■ Extract ■
========
Tuition varies widely. As a reference point, the University of Miami’s Family Nurse Practitioner MSN program costs roughly $46,650 total, with full-time tuition around $15,550 per semester. Public universities tend to be significantly less expensive for in-state students, while private institutions and online programs can range anywhere from $30,000 to over $100,000 for the full degree. DNP programs cost more than MSN programs simply because they take longer.

Step 4: Choose a Specialty

During your graduate program, you’ll focus on one of six recognized population areas. This choice determines which patients you’ll care for and which certification exam you’ll take:

  • Family/Individual Across the Lifespan: The broadest focus, covering patients from newborns to older adults. This is the most popular NP specialty.
  • Adult-Gerontology: Focuses on adults and aging populations, available in both primary care and acute care tracks.
  • Pediatrics: Covers infants, children, and adolescents.
  • Psychiatric-Mental Health: Diagnoses and treats mental health conditions, including prescribing psychiatric medications. This specialty has seen surging demand in recent years.
  • Neonatal: Cares for premature and critically ill newborns, typically in hospital NICUs.
  • Women’s Health/Gender-Related: Focuses on reproductive and gynecological care.

You select your population focus when you apply to or enroll in your graduate program, so it’s worth researching specialties early. Switching later means additional coursework and a different certification exam.

Step 5: Get Nationally Certified

After graduating, you must pass a national certification exam before you can practice. Two organizations offer NP certification. The American Academy of Nurse Practitioners Certification Board (AANP) offers exams in family, adult-gerontology primary care, and emergency NP tracks. The American Nurses Credentialing Center (ANCC) offers exams in family, adult-gerontology primary care, adult-gerontology acute care, and psychiatric-mental health tracks.
========
■ Entries provided ■
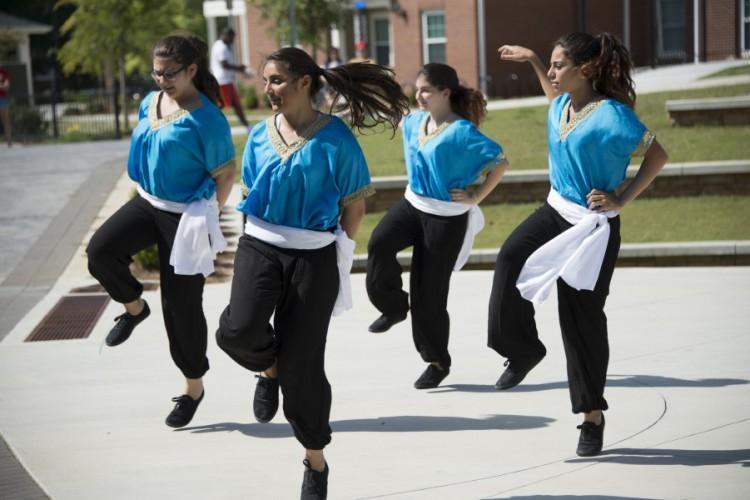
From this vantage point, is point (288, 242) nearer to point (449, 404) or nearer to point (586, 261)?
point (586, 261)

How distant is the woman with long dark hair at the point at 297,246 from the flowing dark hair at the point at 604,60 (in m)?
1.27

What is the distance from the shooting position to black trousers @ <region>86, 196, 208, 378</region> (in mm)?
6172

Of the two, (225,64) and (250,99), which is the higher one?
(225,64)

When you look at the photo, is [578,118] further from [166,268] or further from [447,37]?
========
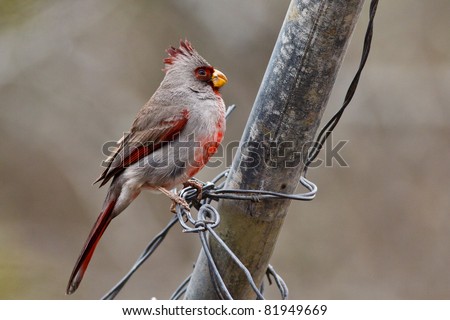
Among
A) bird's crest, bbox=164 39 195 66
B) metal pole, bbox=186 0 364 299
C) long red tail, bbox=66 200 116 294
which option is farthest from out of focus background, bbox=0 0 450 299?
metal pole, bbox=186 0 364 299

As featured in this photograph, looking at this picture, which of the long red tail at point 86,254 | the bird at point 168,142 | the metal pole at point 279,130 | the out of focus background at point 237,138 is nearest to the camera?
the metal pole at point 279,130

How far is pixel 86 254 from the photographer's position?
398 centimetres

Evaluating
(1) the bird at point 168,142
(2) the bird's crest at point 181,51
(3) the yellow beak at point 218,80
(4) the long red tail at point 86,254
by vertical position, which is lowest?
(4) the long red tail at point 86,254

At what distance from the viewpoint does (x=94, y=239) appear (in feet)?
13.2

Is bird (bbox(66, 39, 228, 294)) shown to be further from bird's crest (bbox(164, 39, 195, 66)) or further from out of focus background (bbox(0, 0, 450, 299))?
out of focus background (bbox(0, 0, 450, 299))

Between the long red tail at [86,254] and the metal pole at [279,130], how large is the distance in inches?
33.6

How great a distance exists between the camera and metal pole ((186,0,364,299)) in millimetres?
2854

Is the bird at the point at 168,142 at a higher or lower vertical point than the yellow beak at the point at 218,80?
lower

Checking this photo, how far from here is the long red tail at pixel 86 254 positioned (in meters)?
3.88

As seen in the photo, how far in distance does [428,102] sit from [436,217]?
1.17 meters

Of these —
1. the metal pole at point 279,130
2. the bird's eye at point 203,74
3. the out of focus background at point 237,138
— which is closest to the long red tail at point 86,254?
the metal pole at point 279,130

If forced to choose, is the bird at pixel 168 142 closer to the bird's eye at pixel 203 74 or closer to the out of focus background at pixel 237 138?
========
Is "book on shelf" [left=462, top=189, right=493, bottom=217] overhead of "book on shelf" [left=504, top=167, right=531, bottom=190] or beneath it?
========
■ Tasks to perform ■
- a) Echo the text on becoming a nurse practitioner word for word, starting with "Step 4: Choose" and going on through "children, and adolescents.".
- b) In the text on becoming a nurse practitioner, which population focus is called the most popular NP specialty?
Work from the text on becoming a nurse practitioner alone and leave the entries aside.

■ Answers ■
- a)
Step 4: Choose a Specialty

During your graduate program, you’ll focus on one of six recognized population areas. This choice determines which patients you’ll care for and which certification exam you’ll take:

  • Family/Individual Across the Lifespan: The broadest focus, covering patients from newborns to older adults. This is the most popular NP specialty.
  • Adult-Gerontology: Focuses on adults and aging populations, available in both primary care and acute care tracks.
  • Pediatrics: Covers infants, children, and adolescents.

- b) Family/Individual Across the Lifespan